[[ Records shown open ]]

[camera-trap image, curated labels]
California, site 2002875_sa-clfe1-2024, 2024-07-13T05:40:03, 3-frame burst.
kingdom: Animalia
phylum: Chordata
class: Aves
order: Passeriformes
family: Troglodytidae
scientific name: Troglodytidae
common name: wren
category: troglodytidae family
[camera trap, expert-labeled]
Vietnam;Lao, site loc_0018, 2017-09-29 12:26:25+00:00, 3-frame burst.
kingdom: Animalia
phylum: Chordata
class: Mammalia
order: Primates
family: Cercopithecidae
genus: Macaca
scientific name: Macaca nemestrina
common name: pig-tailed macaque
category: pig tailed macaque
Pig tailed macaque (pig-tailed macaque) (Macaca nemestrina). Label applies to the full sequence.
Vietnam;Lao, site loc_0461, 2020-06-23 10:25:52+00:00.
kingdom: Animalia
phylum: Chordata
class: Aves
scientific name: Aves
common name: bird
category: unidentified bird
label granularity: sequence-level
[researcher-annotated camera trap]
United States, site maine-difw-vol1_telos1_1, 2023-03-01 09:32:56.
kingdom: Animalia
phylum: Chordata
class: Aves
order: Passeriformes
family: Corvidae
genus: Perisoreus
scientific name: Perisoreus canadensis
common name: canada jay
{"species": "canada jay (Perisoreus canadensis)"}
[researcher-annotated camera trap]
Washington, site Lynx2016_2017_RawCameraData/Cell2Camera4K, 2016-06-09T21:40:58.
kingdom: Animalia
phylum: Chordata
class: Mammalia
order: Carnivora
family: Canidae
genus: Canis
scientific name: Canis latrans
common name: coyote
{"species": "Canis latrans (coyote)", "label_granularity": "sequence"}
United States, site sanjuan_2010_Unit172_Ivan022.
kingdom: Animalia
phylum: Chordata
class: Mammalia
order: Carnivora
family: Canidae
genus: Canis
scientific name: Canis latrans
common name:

[[ Records shown closed ]]

Problem to work on
State the number of lines above that hold the string "trap", with nothing added.

Written solution
4